◆ EXERCISE BRIEF
Format every one of the records below as a JSON list of strings, one string per line, with blank lines omitted.

Scene question records:
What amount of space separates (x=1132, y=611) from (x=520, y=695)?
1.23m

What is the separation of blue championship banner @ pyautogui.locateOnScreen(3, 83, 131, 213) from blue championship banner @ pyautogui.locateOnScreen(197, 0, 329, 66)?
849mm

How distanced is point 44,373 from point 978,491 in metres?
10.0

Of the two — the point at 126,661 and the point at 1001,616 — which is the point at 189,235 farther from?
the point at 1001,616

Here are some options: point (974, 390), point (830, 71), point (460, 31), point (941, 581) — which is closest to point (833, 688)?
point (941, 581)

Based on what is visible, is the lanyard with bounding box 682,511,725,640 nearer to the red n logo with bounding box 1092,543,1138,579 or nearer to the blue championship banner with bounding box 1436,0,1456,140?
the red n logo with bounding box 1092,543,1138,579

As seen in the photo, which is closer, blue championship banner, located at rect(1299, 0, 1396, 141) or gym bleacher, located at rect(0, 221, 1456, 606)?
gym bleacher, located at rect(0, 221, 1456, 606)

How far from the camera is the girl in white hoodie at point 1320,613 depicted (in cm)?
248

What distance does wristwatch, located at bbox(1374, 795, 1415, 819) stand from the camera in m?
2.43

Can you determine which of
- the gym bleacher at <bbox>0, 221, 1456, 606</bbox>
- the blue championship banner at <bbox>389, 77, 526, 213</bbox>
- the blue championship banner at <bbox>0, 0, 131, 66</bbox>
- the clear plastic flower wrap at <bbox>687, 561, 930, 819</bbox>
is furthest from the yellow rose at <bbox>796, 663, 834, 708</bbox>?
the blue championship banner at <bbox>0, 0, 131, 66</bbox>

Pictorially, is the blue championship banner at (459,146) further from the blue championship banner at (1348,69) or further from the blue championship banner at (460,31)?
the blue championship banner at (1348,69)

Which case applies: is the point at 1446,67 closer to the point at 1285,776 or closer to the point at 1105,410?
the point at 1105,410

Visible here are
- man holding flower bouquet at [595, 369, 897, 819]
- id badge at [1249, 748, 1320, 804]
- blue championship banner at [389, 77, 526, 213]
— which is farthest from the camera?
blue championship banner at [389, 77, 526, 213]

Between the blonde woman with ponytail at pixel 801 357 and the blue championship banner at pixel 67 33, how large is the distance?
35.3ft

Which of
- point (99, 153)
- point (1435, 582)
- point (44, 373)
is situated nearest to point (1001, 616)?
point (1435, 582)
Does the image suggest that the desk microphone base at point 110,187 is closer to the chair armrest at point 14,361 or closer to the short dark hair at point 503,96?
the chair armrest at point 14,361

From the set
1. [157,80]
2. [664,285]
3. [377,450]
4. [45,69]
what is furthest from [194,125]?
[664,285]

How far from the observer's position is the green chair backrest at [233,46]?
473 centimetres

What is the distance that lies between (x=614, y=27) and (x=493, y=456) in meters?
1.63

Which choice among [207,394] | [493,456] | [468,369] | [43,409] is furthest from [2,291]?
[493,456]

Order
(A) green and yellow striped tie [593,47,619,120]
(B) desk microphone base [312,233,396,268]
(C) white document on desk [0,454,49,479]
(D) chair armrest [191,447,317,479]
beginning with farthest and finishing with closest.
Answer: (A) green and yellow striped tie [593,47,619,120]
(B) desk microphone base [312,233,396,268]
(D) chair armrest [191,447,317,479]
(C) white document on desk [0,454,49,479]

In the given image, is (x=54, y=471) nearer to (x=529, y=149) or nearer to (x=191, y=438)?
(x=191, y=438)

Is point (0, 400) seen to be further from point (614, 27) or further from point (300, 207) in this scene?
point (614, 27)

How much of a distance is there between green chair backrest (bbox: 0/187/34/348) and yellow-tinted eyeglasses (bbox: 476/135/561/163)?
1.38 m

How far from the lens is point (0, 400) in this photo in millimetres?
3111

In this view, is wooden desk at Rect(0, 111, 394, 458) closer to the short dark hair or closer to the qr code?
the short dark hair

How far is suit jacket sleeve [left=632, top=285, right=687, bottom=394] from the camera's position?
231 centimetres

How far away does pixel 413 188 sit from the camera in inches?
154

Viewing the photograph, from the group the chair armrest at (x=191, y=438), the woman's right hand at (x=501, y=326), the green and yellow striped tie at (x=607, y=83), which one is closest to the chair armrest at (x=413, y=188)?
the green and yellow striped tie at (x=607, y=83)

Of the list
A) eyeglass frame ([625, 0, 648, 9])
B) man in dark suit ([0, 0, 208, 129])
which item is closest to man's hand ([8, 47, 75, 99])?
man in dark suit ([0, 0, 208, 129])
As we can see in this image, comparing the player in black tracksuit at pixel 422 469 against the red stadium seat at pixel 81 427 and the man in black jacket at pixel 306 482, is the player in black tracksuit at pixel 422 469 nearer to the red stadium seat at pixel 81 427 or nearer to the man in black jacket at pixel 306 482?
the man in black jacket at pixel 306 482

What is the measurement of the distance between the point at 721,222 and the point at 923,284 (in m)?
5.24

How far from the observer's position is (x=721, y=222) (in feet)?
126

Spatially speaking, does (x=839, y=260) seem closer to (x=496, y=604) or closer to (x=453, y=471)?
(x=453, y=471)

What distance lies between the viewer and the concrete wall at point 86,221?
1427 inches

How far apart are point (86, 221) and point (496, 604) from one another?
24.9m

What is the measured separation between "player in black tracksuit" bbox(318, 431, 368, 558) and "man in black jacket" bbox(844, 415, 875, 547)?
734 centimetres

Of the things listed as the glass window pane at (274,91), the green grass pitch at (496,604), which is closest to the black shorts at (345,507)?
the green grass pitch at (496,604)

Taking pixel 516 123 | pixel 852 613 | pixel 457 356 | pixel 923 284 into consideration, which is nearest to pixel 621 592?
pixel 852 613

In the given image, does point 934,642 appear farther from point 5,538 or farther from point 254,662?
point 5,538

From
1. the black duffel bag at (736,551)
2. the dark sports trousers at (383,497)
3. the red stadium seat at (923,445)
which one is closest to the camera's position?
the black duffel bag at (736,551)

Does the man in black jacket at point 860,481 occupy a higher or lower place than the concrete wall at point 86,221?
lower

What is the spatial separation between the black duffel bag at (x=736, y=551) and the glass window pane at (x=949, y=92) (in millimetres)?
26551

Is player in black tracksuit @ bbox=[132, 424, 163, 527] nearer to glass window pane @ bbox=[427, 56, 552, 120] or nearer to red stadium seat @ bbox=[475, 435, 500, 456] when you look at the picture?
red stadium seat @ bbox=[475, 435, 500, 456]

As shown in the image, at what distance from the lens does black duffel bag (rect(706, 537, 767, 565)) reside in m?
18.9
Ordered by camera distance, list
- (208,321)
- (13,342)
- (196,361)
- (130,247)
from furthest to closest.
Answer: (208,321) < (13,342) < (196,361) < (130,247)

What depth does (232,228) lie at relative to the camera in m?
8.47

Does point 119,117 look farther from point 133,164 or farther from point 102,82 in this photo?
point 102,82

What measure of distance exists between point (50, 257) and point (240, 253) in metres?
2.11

◆ TASK SOLUTION
[
  "What amount of space separates (x=1132, y=611) from (x=520, y=695)?",
  "1.23m",
  "What is the separation of blue championship banner @ pyautogui.locateOnScreen(3, 83, 131, 213) from blue championship banner @ pyautogui.locateOnScreen(197, 0, 329, 66)?",
  "849mm",
  "How distanced is point 44,373 from point 978,491 in metres?",
  "10.0",
  "Of the two — the point at 126,661 and the point at 1001,616 — which is the point at 189,235 farther from?",
  "the point at 1001,616",
  "Here are some options: point (974, 390), point (830, 71), point (460, 31), point (941, 581) — which is closest to point (833, 688)?",
  "point (941, 581)",
  "Based on what is visible, is the lanyard with bounding box 682,511,725,640 nearer to the red n logo with bounding box 1092,543,1138,579 or nearer to the blue championship banner with bounding box 1436,0,1456,140?",
  "the red n logo with bounding box 1092,543,1138,579",
  "As seen in the photo, which is closer, blue championship banner, located at rect(1299, 0, 1396, 141) or gym bleacher, located at rect(0, 221, 1456, 606)?",
  "gym bleacher, located at rect(0, 221, 1456, 606)",
  "How far from the camera is the girl in white hoodie at point 1320,613 depicted (in cm)?",
  "248",
  "What distance does wristwatch, located at bbox(1374, 795, 1415, 819) stand from the camera in m?",
  "2.43",
  "Can you determine which of",
  "- the gym bleacher at <bbox>0, 221, 1456, 606</bbox>",
  "- the blue championship banner at <bbox>389, 77, 526, 213</bbox>",
  "- the blue championship banner at <bbox>0, 0, 131, 66</bbox>",
  "- the clear plastic flower wrap at <bbox>687, 561, 930, 819</bbox>",
  "is furthest from the yellow rose at <bbox>796, 663, 834, 708</bbox>?",
  "the blue championship banner at <bbox>0, 0, 131, 66</bbox>",
  "Pictorially, is the blue championship banner at (459,146) further from the blue championship banner at (1348,69) or further from the blue championship banner at (460,31)?",
  "the blue championship banner at (1348,69)",
  "Which case applies: is the point at 1446,67 closer to the point at 1285,776 or closer to the point at 1105,410?",
  "the point at 1105,410",
  "Visible here are",
  "- man holding flower bouquet at [595, 369, 897, 819]",
  "- id badge at [1249, 748, 1320, 804]",
  "- blue championship banner at [389, 77, 526, 213]",
  "— which is farthest from the camera?",
  "blue championship banner at [389, 77, 526, 213]",
  "Between the blonde woman with ponytail at pixel 801 357 and the blue championship banner at pixel 67 33, how large is the distance?",
  "35.3ft",
  "Which of",
  "- point (99, 153)",
  "- point (1435, 582)",
  "- point (44, 373)",
  "is situated nearest to point (1001, 616)?",
  "point (1435, 582)",
  "Does the image suggest that the desk microphone base at point 110,187 is closer to the chair armrest at point 14,361 or closer to the short dark hair at point 503,96?",
  "the chair armrest at point 14,361",
  "From the set",
  "1. [157,80]",
  "2. [664,285]",
  "3. [377,450]",
  "4. [45,69]",
  "what is furthest from [194,125]?",
  "[664,285]",
  "How far from the observer's position is the green chair backrest at [233,46]?",
  "473 centimetres",
  "What is the distance that lies between (x=614, y=27) and (x=493, y=456) in meters?",
  "1.63",
  "Which choice among [207,394] | [493,456] | [468,369] | [43,409] is furthest from [2,291]?",
  "[493,456]",
  "Order",
  "(A) green and yellow striped tie [593,47,619,120]",
  "(B) desk microphone base [312,233,396,268]",
  "(C) white document on desk [0,454,49,479]",
  "(D) chair armrest [191,447,317,479]",
  "beginning with farthest and finishing with closest.",
  "Answer: (A) green and yellow striped tie [593,47,619,120]",
  "(B) desk microphone base [312,233,396,268]",
  "(D) chair armrest [191,447,317,479]",
  "(C) white document on desk [0,454,49,479]",
  "In the given image, is (x=54, y=471) nearer to (x=529, y=149) or nearer to (x=191, y=438)?",
  "(x=191, y=438)",
  "Is point (0, 400) seen to be further from point (614, 27) or further from point (300, 207) in this scene?",
  "point (614, 27)",
  "How much of a distance is there between green chair backrest (bbox: 0/187/34/348) and yellow-tinted eyeglasses (bbox: 476/135/561/163)?",
  "1.38 m",
  "How far from the lens is point (0, 400) in this photo in millimetres?",
  "3111",
  "In this view, is wooden desk at Rect(0, 111, 394, 458) closer to the short dark hair or closer to the qr code?",
  "the short dark hair",
  "How far is suit jacket sleeve [left=632, top=285, right=687, bottom=394] from the camera's position?",
  "231 centimetres",
  "How far away does pixel 413 188 sit from the camera in inches?",
  "154",
  "Viewing the photograph, from the group the chair armrest at (x=191, y=438), the woman's right hand at (x=501, y=326), the green and yellow striped tie at (x=607, y=83), which one is closest to the chair armrest at (x=413, y=188)?",
  "the green and yellow striped tie at (x=607, y=83)",
  "Of the list",
  "A) eyeglass frame ([625, 0, 648, 9])",
  "B) man in dark suit ([0, 0, 208, 129])",
  "which item is closest to man's hand ([8, 47, 75, 99])?",
  "man in dark suit ([0, 0, 208, 129])",
  "As we can see in this image, comparing the player in black tracksuit at pixel 422 469 against the red stadium seat at pixel 81 427 and the man in black jacket at pixel 306 482, is the player in black tracksuit at pixel 422 469 nearer to the red stadium seat at pixel 81 427 or nearer to the man in black jacket at pixel 306 482?",
  "the man in black jacket at pixel 306 482",
  "What is the measurement of the distance between the point at 721,222 and the point at 923,284 (in m)?",
  "5.24",
  "How far from the observer's position is (x=721, y=222) (in feet)?",
  "126",
  "Spatially speaking, does (x=839, y=260) seem closer to (x=496, y=604) or closer to (x=453, y=471)?",
  "(x=453, y=471)",
  "What distance lies between the viewer and the concrete wall at point 86,221?",
  "1427 inches",
  "How far apart are point (86, 221) and point (496, 604) from one another?",
  "24.9m",
  "What is the measured separation between \"player in black tracksuit\" bbox(318, 431, 368, 558) and \"man in black jacket\" bbox(844, 415, 875, 547)?",
  "734 centimetres",
  "Of the things listed as the glass window pane at (274,91), the green grass pitch at (496,604), which is closest to the black shorts at (345,507)?",
  "the green grass pitch at (496,604)",
  "Taking pixel 516 123 | pixel 852 613 | pixel 457 356 | pixel 923 284 into consideration, which is nearest to pixel 621 592?",
  "pixel 852 613",
  "In the given image, does point 934,642 appear farther from point 5,538 or farther from point 254,662?",
  "point 5,538",
  "From",
  "1. the black duffel bag at (736,551)",
  "2. the dark sports trousers at (383,497)",
  "3. the red stadium seat at (923,445)",
  "which one is closest to the camera's position?",
  "the black duffel bag at (736,551)",
  "Does the man in black jacket at point 860,481 occupy a higher or lower place than the concrete wall at point 86,221?",
  "lower",
  "What is the spatial separation between the black duffel bag at (x=736, y=551) and the glass window pane at (x=949, y=92) (in millimetres)?",
  "26551",
  "Is player in black tracksuit @ bbox=[132, 424, 163, 527] nearer to glass window pane @ bbox=[427, 56, 552, 120] or nearer to red stadium seat @ bbox=[475, 435, 500, 456] when you look at the picture?",
  "red stadium seat @ bbox=[475, 435, 500, 456]",
  "As shown in the image, at what distance from the lens does black duffel bag (rect(706, 537, 767, 565)) reside in m?",
  "18.9",
  "Ordered by camera distance, list",
  "- (208,321)",
  "- (13,342)",
  "- (196,361)",
  "- (130,247)",
  "from furthest to closest.",
  "Answer: (208,321) < (13,342) < (196,361) < (130,247)",
  "What depth does (232,228) lie at relative to the camera in m?",
  "8.47",
  "Does point 119,117 look farther from point 133,164 or farther from point 102,82 in this photo?",
  "point 102,82",
  "What measure of distance exists between point (50, 257) and point (240, 253) in metres?",
  "2.11"
]